Figure 1 with 3 supplements
Mapping intralaminar inputs on the dendrites of L5 pyramidal neurons with channelrhodopsin-assisted synapse identity mapping (CASIM).

(A) Schematic diagram illustrating the principle of CASIM. Synapses between presynaptic L5 neurons expressing ChR2 (green) and a postsynaptic L5 neuron filled with calcium indicator (red) are identified by calcium signals in dendritic spines (L5+ spines) evoked by photostimulation of ChR2. (B) Acute slice of primary visual cortex from a Thy1-ChR2 mouse. A L5 pyramidal cell (arrowhead) was patched and filled with Fluo-5F. (C) Example of a spine calcium signal evoked by ChR2 activation: Left, image of two spines and their parent dendrite (from white box in panel E) in the red channel (Alexa 594) for structural imaging. Right, sequence of frames from calcium imaging in one trial showing calcium signal in the left spine. (D) Ca2+ signal corresponding to panel C (ΔG/R; G, Fluo-5F; R, Alexa 594; red, spine; black, dendrite at spine base). (E) Analyzed dendritic stretch from cell in B. L5+ spines are marked by white arrowheads. Blue arrow head marks an example L5- spine. Dashed boxes indicate the size of imaging tiles. Inset, corresponding dendrogram; scale bar, 10 µm. (F) Ca2+ signals from all trials recorded in a selection of L5+ spines (S1 to S3), one L5- spine (S4) and at their respective dendritic bases (D1-D4) in E. (G) Peak ΔG/R of L5+ spines (S) and dendrites (D) in cell in B (blank bars; n = 13 spines) and in all cells (filled bars; n = 199 spines).

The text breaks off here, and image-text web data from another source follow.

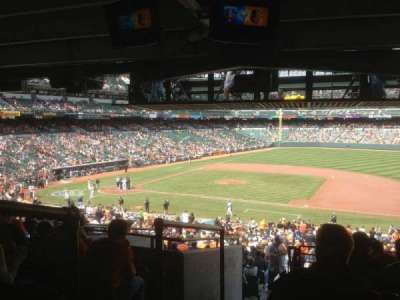 Oriole Park at Camden Yards, section: 17, row: 11, seat: 19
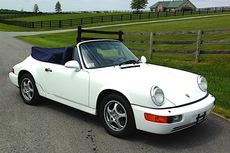 1992 911 carrera 2 cabriolet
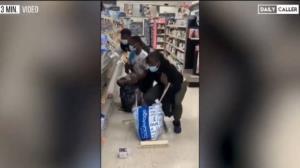تعطیلی ۱۷ فروشگاه در سان فرانسیسکو به دلیل دزدی در روز روشن!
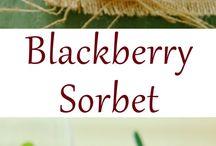 Sorbets & Ice Creams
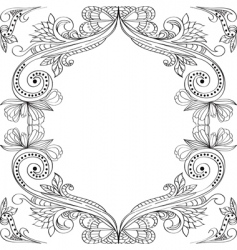 Card with vintage floral ornament vector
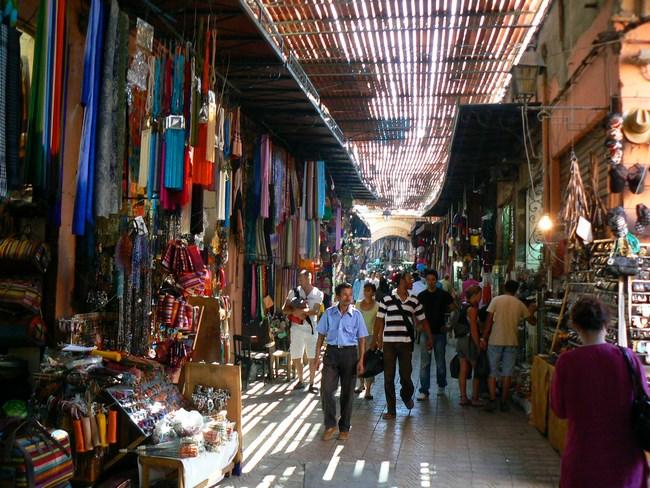 01. Bazarul din Marrakech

https://doi.org/10.7554/eLife.09222.003
Figure 1—figure supplement 1
Characterization and calibration of optical stimulation.

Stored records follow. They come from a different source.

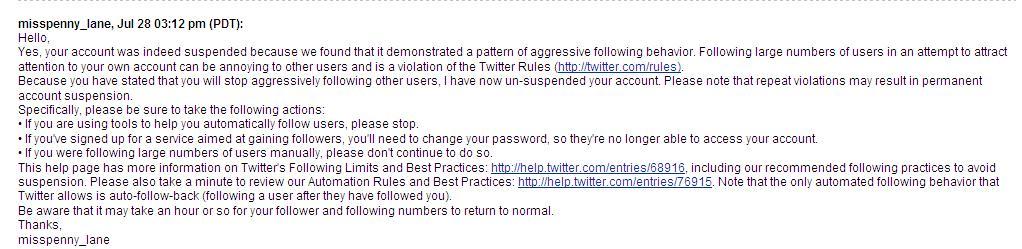 suspend twitter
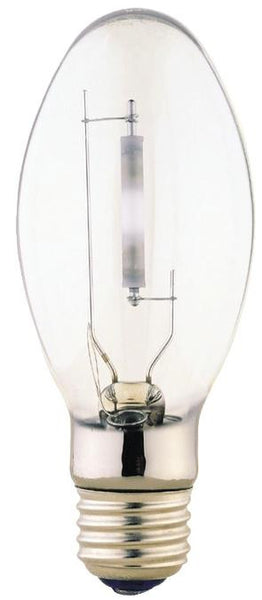 100 Watt ED17 HID High Pressure Sodium Light Bulb, 2100K Clear E26 (Medium) Base, Box - Lighting Getz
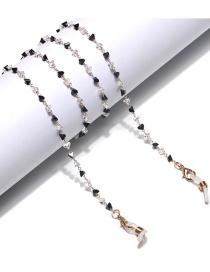 Fashion Black And White Handmade Triangle Crystal Alloy Eye Chain
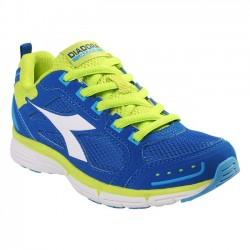 chaussures running Diadora Jazzy 3 Jr junior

The photostimulus protocol was optimized to maximize the probability of synaptic transmission. 3 pulses at 30 Hz were applied to deliver the photostimulus in the duration of one frame (100 ms) while the PMTs for imaging were protected with a shutter. Calibration curves were acquired at 2 (left) and 5 ms (right) pulse width on L5 pyramidal neurons selected blindly (n = 12). Number of APs was measured in cell-attached mode. The mean overall calibration curves (blue) did not show a uniform increase with photostimulation power, but a declining AP yield at high powers. To analyze whether this may be explained by potential adverse effects of strong photostimulation on strongly driven neurons, we analyzed the calibration curves with respect to two populations of neurons: Strongly excitable neurons (with more than one AP on average at 1, 2 and 4 mW power; black; dashed, individual cells; solid, mean curve; n = 4 cells at 2 ms pulse width, n = 5 cells at 5 ms pulse width) showed saturation above 4 mW power with 2 ms pulse width and reduced activity at high illumination intensity at 5 ms pulse width. Weakly excitable neurons (gray; dashed, individual cells; solid, mean curve; n = 8 cells at 2 ms pulse width, n = 7 cells at 5 ms pulse width) were not affected adversely by illumination. Therefore for mapping, we chose 2 ms pulses at 4 mW as stimulus, which activates but does not overexcite weakly and strongly excitable neurons, respectively. Error bars correspond to standard deviation.

https://doi.org/10.7554/eLife.09222.004
Figure 1—figure supplement 2
Specificity of evoked presynaptic activity.

AP generation in neurons outside of L5 was measured by cell attached recordings obtained during a wide-field light stimulus in L5 (green circle). Left panel: marks (+) indicate the vertical location of the cells which were recorded in slices from Thy1-ChR2 mice. Color codes for the neurons with no evoked APs (blue) and evoked APs (red). Right panel: example traces. In total 45 cells were recorded, of those only 3 cells in L6 exhibited light evoked activity (6.7%).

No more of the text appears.